Items excerpted from a collection:
#####
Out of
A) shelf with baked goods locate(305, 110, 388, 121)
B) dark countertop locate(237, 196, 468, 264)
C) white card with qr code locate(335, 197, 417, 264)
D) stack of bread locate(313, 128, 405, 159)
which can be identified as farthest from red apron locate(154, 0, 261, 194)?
#####
Exercise goal:
Update the items by putting "pile of bread" in place of "stack of bread" and leaving everything else untouched.

Written response:
Out of
A) shelf with baked goods locate(305, 110, 388, 121)
B) dark countertop locate(237, 196, 468, 264)
C) white card with qr code locate(335, 197, 417, 264)
D) pile of bread locate(313, 128, 405, 159)
which can be identified as farthest from red apron locate(154, 0, 261, 194)?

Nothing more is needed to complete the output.